• [Problem to work on]
List each line of the data below that contains the string "woman".

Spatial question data
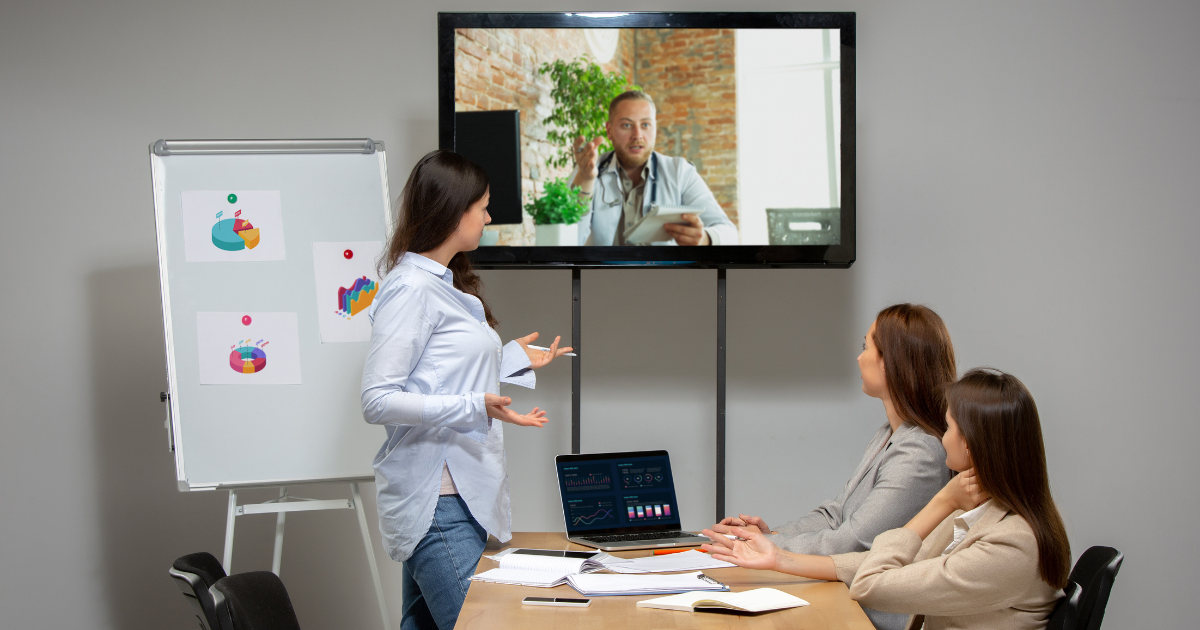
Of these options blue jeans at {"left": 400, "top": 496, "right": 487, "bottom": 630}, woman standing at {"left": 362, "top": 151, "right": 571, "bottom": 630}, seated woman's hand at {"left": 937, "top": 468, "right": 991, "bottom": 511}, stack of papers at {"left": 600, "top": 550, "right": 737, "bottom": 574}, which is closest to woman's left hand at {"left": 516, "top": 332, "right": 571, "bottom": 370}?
woman standing at {"left": 362, "top": 151, "right": 571, "bottom": 630}

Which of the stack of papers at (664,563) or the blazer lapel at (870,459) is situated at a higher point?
the blazer lapel at (870,459)

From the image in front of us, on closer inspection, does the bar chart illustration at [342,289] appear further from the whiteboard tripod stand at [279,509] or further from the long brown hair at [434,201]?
the long brown hair at [434,201]

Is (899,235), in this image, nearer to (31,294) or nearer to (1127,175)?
(1127,175)

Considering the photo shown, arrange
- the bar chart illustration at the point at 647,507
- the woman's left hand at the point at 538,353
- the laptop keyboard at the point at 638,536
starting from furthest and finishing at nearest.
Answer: the woman's left hand at the point at 538,353 → the bar chart illustration at the point at 647,507 → the laptop keyboard at the point at 638,536

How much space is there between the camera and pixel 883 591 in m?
1.43

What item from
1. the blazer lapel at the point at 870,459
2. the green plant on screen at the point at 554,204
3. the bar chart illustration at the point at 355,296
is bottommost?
the blazer lapel at the point at 870,459

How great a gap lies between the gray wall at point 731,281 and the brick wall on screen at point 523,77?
0.51 metres

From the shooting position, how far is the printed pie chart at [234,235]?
250cm

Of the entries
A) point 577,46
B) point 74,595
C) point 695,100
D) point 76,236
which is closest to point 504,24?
point 577,46

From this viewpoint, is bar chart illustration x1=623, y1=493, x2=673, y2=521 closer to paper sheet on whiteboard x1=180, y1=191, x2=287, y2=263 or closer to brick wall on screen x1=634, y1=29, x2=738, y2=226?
brick wall on screen x1=634, y1=29, x2=738, y2=226

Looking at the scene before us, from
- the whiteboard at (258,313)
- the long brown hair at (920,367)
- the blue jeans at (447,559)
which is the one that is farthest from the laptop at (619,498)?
the whiteboard at (258,313)

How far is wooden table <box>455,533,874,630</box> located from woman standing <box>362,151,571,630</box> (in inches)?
8.3

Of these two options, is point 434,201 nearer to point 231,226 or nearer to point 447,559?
point 447,559


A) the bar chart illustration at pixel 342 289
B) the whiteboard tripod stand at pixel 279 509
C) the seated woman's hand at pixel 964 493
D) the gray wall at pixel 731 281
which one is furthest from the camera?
the gray wall at pixel 731 281
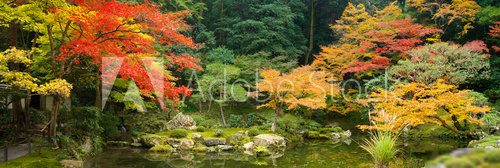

• [Output of the task]
Of these options blue jeans at {"left": 400, "top": 496, "right": 487, "bottom": 630}, woman standing at {"left": 362, "top": 151, "right": 571, "bottom": 630}, seated woman's hand at {"left": 937, "top": 468, "right": 991, "bottom": 511}, stack of papers at {"left": 600, "top": 550, "right": 737, "bottom": 574}, which is closest to woman's left hand at {"left": 516, "top": 332, "right": 571, "bottom": 370}?
woman standing at {"left": 362, "top": 151, "right": 571, "bottom": 630}
- the woman's left hand at the point at 538,353
Answer: the woman's left hand at the point at 538,353 → the bar chart illustration at the point at 647,507 → the laptop keyboard at the point at 638,536
How far is wooden table <box>455,533,874,630</box> located from woman standing <box>362,151,571,630</box> (in inches)?
C) the seated woman's hand at pixel 964 493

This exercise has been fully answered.